Fragmento:

※

# ¿se pude combertir radio a Amplificador?



## morf 2000 (May 22, 2010)

tengo en mi poder los restos de un savk92d y en mi pais no hay repuestos para el y lo quiero combertir en un amplificador originalmente trae 5 bafles de dos dos bocinas y 2 de 2 subwoffer y lo quiero dejar funcionando todo 
si alguien me pude alludar se lo agradeceria mucho [URL=http://www.imaxenes.com/imagen/img1yi14xp.jpeg.html]
	
[/URL]


----------



## Jorge Flores Vergaray (May 23, 2010)

Bueno , en un radio receptor analogo la señal es tomada por la antena y se aplica a la etapa amplificadora de RF. La salida de este proceso se mezcla con la señal del oscilador local para generar la frecuencia de FI. El conjunto de estas tres etapas es lo que se designa como sintonizador del receptor. La frecuencia de FI se amplifica habitualmente en varias etapas (mínimo dos), de la última se alimenta el detector, circuito que ha de recuperar la señal moduladora y de alli se aplica al amplificador de potencia de audio. Si el radio es analógico como son los de tubos y transistores la entrada de audio se controla en el potenciometro de volumen, este tiene tres pines , uno que vá a tierra, el de centro que es la salida de resistencia variable y el otro extremo que es la entrada de señal, a el ingresa la salida demodulada de la FI por el detector, desoldando este cable que llega de la estapa de deteccion se tiene la entrada de un amplificador de audio se le puede soldar a un jack de entrada hembra de dos terminales si es mono y la otra entrada a tierra y se tendra un simple amplificador de audio a tubos


----------



## Nimer (May 23, 2010)

Creo que por "Radio" te referís al equipo de música, y no al receptor de frecuencias de radio.
Si es así, entonces sólo resta ubicar la parte amplificadora de sonido, ubicar todos los preamplificadores de las distintas funciones, y anular el resto o lo que no funcione.
Se puede, sip.


----------



## antiworldx (May 23, 2010)

Si se puede, pero para ayudarte, se necesitan tres cosas...

La primera y mas importante: "escribe correctamente por favooor!!!" Convertir y ayuda, asi se escriben bien.

※

Extracto de datos:
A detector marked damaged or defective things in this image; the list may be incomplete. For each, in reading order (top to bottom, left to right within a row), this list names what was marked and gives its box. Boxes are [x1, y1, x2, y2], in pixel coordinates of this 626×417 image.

※

Tu tarea: Escribe la continuación del hilo sobre convertir una radio en amplificador a partir del punto en que se detiene. Las líneas no intervienen en esto.

Respuesta del ejercicio:
La segunda: fotos del equipo por dentro para ubicar las etapas.
La tercera, buscate si existe por ahi el diagrama del circuito, si no tendremos que basarnos con puras fotos que tu proporciones.
Y cuarta... """""!!! saca bien las fotos, que no se vean fuera de foco por favor!!!! """"


----------



## tiopepe123 (May 23, 2010)

¿Es solo radio o tiene mas funciones?
¿Tiene algun tipo de selector?
¿El volumen es mediante ruedecita o con botones digital?
¿Detras del aparato que conectores tiene y que pone?








Un buen redactado conlleva una buena respuesta.


----------



## morf 2000 (May 30, 2010)

nimer quiero eliminar todas las funciones solo el amplificador es el que quiero me alludas

tipete 123 
El radio tiene varias funciones casettera, cd,y radio.
tiene control de volumen por ruedecita.
atras tiene los conectores de las bocinas, conectores RCA paraentrada AUX y para la salida del video componente.
 les ruego paciencia porque no tengo internet propia  sino tengo que pagar por el sevicio.
ATT: morf 2000


----------



## fedealma (May 30, 2010)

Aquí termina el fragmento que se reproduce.